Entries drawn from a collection
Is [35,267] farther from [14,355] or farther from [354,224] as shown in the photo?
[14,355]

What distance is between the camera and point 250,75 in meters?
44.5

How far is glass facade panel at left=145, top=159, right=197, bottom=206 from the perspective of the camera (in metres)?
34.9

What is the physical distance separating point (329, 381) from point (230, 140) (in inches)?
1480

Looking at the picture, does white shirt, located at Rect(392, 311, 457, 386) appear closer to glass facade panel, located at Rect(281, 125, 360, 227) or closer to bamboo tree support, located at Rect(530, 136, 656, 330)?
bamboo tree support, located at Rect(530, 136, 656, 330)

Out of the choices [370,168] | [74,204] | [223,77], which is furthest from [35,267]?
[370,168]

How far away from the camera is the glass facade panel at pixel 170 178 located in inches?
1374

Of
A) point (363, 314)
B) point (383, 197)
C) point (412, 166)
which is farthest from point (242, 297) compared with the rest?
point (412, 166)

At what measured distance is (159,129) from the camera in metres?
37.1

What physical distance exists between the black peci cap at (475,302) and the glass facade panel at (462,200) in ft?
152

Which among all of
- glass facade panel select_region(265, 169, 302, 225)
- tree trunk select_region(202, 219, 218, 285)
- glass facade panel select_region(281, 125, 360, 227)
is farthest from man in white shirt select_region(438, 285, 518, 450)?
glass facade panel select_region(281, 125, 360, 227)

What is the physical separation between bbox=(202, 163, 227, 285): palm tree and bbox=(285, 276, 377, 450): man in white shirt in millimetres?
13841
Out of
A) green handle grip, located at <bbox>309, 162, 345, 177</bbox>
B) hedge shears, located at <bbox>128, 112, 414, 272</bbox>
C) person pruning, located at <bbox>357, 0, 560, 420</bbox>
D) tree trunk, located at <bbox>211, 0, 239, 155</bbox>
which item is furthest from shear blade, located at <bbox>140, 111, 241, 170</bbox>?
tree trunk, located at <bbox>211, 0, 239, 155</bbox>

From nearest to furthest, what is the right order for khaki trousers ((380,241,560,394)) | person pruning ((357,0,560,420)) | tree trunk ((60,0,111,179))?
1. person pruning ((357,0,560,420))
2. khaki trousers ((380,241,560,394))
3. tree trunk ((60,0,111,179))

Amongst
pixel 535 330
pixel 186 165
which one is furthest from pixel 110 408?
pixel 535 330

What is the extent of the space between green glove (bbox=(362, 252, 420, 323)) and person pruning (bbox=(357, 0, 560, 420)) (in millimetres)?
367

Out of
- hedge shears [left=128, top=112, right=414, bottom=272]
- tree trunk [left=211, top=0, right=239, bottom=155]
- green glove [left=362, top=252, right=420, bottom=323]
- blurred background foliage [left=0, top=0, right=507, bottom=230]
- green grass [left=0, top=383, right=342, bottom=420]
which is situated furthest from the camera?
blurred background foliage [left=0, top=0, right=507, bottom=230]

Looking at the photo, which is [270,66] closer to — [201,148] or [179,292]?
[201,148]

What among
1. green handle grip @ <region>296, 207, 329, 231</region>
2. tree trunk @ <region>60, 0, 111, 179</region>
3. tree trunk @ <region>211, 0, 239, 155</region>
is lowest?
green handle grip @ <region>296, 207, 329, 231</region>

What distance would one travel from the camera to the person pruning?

* DO THIS
Retype, character for character, the lines of the entries from the line containing "What is the extent" through the final line of the entries, with both of those lines included.

* WORKED ANSWER
What is the extent of the space between green glove (bbox=(362, 252, 420, 323)) and person pruning (bbox=(357, 0, 560, 420)) (in millimetres)?
367

Out of
- hedge shears [left=128, top=112, right=414, bottom=272]
- tree trunk [left=211, top=0, right=239, bottom=155]
- green glove [left=362, top=252, right=420, bottom=323]
- blurred background foliage [left=0, top=0, right=507, bottom=230]
- green grass [left=0, top=383, right=342, bottom=420]
which is situated furthest from the camera?
blurred background foliage [left=0, top=0, right=507, bottom=230]

Looking at the photo, which is [270,66] closer to — [201,148] or [179,292]?
[201,148]

What among
1. green handle grip @ <region>296, 207, 329, 231</region>
2. tree trunk @ <region>60, 0, 111, 179</region>
3. tree trunk @ <region>211, 0, 239, 155</region>
is lowest?
green handle grip @ <region>296, 207, 329, 231</region>

What distance would one travel from the camera to the person pruning?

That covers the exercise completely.